[Begin SELECTED EXCERPT]

To stay cost competitive, Q-Cells has decided to outsource its solar-panel production to contract manufacturer Flextronics International. Q-Cells’ competitors, Sun Power Corp. and BP’s solar unit, also have outsourced production to contract manufacturers. The outsourcing has not only saved manufacturing costs but also brought the products physically closer to the Asian market where the greatest demand is currently. This has reduced the costs of shipping, breakage, and inventory carrying.

Case Exercises:

1. Explain the framework that help an organization to choose a country-entry mode.

2. Do you think Q-Cells could have avoided its current financial troubles? How?

3. Do you see import or export opportunities for entrepreneurs in the solar industry?

4. What advice would you give small entrepreneurs when they try to enter foreign markets?

Solutions

Expert Solution

1. For any organisation to go global or to enter the international arena there are four foreign country entry mode.

(a) No regular export activities- As and when demand arises export is done.

(b) Export the product through a local agent: Company's prodcts are manufactured in the home market or any other third country and are exported to the host country either directly or indirectly through an external agent which is mostly based out of the host country. This is a good strategy for companies entering completely foreign market in order to have a more practical experience of the foreign country by utlising the channels or network of the allied agency for setting up a brand imge of the product. Incase of indirect export the manufacturer can also give the product to another agency for export to hust foreign country.(Investment mode through competitive alliances/aquisitions/JVs etc): Licensing, franchising, JVs or contract manufacturing.

[End SELECTED EXCERPT]
[Begin MATERIAL PROVIDED]

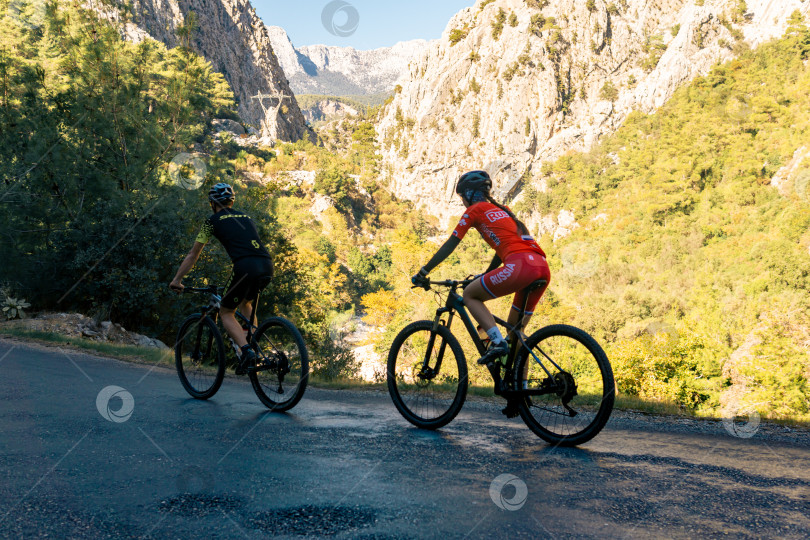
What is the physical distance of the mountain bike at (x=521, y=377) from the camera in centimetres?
409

[End MATERIAL PROVIDED]

## GOALS
1. In the case study on solar-panel outsourcing, which contract manufacturer took over the company's solar-panel production?
2. Extend the case study on solar-panel outsourcing, picking up after its final sentence.
The data shown here has no connection to the case study on solar-panel outsourcing.

## FINAL ANSWERS
1. Flextronics International.

2.
(c) Establishment of overseas sales subsidiary:  An entry mode where the manufacturing company completely owns the foreign entry mode. It establishes a subsidiary of the parent company and the subsidy runs as an indepenent entity generates revenue but policies and trademark used are of the parent company. This is through Merger & Aquisition mode.

(d) Overseas production/manufacturing unit

Based on the organisational structure of a company and its product demand cycle, its need for entering foreign market, how desperate the country is to put everything to place gives the basis for framwork for deciding entry mode.

A company may be in a growing industry where capital conservation is of utmost priority then the company may venture into a greefield project wherein it sets up a low cost and cheap labour costing manufacturing unit in an emerging market economy which promotes such investments from global companies to boost their economy.

A company might first want to study the market and assess the market's demand for the product. Thus it may enter the foreign market through Joint Venture wherein the partner from the host country's brand and network is utilised for its products and inturn establishing a brand image for the product in the minds of foreign consumers.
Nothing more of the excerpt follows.